In accordance with the instant invention, a method is provided for treating a pregnant female with a hyper-inflammatory condition, the method comprising administering an inhibitor of Th17 cell activity to the female while pregnant with a fetus to reduce inflammation in the pregnant female, thereby decreasing risk for developing a psychiatric disorder in the fetus.

In an aspect of the invention, a method(s) is provided for reducing ASD-like phenotypes in offspring or in a fetus, particularly wherein maternal immune activation (MIA) is identified or suspected in the pregnant female carrying the fetus. In an aspect, the method comprises administering to the pregnant female an inhibitor of T helper 17 (Th17) cell activity, an inhibitor of IL-17a activity, or an inhibitor of IL-17a signaling. In an aspect, the inhibitor is an IL-17a antibody.

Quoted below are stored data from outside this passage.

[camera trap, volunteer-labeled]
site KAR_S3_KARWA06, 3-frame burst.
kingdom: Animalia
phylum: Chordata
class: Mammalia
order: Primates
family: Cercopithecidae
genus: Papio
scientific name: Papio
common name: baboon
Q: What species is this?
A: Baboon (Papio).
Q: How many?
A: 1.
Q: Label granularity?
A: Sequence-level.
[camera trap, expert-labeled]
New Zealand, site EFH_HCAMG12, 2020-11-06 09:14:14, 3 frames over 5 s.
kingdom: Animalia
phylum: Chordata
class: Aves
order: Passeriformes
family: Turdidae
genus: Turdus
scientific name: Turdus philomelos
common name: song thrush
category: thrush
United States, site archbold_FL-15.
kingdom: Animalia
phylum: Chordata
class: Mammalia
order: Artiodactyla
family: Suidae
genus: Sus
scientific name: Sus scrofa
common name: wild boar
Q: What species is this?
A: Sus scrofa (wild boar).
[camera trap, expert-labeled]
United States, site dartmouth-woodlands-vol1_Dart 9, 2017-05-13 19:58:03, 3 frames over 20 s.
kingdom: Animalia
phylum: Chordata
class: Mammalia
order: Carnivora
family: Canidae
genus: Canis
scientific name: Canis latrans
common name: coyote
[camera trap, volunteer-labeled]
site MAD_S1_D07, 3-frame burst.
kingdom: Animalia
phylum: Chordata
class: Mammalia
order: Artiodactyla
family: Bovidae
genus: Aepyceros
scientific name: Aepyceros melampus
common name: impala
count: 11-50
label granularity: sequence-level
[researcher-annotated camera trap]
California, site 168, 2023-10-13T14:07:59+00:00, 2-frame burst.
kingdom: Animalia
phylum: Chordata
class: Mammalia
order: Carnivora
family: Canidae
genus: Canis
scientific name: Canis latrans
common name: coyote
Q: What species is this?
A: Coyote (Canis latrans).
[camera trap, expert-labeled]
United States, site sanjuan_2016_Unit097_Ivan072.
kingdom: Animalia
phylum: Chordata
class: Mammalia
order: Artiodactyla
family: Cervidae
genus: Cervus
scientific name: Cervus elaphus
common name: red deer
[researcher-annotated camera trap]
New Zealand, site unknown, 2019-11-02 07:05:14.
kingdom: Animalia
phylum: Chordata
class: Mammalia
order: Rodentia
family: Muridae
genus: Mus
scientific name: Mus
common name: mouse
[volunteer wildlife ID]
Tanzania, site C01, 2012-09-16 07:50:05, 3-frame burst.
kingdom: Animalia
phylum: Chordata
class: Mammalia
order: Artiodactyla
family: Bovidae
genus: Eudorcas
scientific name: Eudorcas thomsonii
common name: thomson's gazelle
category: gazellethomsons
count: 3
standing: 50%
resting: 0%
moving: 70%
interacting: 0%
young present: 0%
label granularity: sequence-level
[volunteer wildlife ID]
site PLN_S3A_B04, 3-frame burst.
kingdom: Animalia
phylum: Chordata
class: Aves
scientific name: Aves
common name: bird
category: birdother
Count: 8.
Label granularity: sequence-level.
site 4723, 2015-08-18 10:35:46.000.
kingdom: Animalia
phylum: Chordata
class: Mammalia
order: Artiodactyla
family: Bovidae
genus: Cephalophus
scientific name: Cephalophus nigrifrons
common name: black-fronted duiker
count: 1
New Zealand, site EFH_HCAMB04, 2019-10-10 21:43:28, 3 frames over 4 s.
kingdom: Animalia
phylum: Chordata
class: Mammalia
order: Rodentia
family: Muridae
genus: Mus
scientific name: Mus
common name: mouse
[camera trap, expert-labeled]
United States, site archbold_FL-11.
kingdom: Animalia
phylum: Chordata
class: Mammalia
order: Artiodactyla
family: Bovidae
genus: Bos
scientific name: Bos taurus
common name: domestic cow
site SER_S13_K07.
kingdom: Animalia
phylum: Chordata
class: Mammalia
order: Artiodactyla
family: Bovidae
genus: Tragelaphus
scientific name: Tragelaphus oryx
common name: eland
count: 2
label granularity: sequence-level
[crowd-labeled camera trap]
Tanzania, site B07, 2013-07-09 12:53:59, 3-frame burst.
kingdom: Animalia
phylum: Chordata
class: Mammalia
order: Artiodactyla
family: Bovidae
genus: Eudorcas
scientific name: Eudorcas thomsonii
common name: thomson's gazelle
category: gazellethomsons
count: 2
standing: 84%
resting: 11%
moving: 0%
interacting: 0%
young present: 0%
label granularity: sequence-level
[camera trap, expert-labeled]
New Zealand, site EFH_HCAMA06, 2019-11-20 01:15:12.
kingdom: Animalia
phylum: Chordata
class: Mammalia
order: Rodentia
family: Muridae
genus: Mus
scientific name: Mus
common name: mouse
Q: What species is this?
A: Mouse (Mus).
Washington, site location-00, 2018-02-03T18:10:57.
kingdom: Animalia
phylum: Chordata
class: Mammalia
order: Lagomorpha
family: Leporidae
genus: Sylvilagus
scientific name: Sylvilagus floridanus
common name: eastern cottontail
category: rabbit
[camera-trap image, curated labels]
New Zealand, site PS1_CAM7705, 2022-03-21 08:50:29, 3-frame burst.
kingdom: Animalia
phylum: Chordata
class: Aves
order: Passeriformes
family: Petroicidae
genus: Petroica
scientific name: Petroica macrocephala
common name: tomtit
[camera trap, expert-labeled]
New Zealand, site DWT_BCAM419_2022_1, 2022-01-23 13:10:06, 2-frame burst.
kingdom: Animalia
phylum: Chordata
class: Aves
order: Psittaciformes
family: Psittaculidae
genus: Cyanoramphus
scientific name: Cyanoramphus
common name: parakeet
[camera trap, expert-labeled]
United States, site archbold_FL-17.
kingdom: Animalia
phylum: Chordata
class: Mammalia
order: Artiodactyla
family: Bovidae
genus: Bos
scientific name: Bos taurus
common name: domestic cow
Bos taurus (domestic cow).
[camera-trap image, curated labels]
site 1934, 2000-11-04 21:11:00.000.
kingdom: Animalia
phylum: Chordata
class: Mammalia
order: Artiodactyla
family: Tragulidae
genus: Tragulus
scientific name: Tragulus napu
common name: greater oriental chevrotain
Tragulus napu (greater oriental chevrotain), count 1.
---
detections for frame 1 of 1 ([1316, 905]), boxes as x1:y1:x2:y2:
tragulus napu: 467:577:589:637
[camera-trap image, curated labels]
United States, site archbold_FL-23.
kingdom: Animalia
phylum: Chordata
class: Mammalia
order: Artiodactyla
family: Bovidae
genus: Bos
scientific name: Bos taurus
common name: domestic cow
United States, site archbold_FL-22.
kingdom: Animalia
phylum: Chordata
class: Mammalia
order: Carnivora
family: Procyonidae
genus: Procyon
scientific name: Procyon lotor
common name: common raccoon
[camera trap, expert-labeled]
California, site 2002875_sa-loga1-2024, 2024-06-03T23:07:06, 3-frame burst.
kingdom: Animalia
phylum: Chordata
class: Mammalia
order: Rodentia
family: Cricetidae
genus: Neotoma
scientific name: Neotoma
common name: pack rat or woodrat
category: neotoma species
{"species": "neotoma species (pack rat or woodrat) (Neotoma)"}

In an aspect, a method is provided for reducing or protecting against the development of maternal immune activation (MIA)-induced behavioral deficits in offspring or a fetus. IN a particular aspect, the behavioral deficits associated are with ASD, in offspring or in a fetus, particularly wherein maternal immune activation (MIA) is identified or suspected in the pregnant female carrying the fetus. In an aspect, the method comprises administering to the pregnant female an inhibitor of T helper 17 (Th17) cell activity, an inhibitor of IL-17a activity, or an inhibitor of IL-17a signaling. In an aspect, the inhibitor is an IL-17a antibody.

In an aspect of the invention, a method(s) is provided for reducing behavioral deficits, particularly behavioral deficits associated with ASD, in offspring or in a fetus, particularly wherein maternal immune activation (MIA) is identified or suspected in the pregnant female carrying the fetus. In an aspect, the method comprises administering to the pregnant female an inhibitor of T helper 17 (Th17) cell activity, an inhibitor of IL-17a activity, or an inhibitor of IL-17a signaling. In an aspect, the inhibitor is an IL-17a antibody.

In an aspect of the methods of the invention, RORγt is inactivated.

In an aspect of the invention, antibody blockade of IL-17a activity in mothers protects against the development of MIA-induced behavioral abnormalities in offspring.

In an aspect of the instant methods, atypical cortical development in offspring is rescued, reduced or inhibited by inhibition of T helper 17 (Th17) cell activity, inhibition of IL-17a activity, or inhibition of IL-17a signaling.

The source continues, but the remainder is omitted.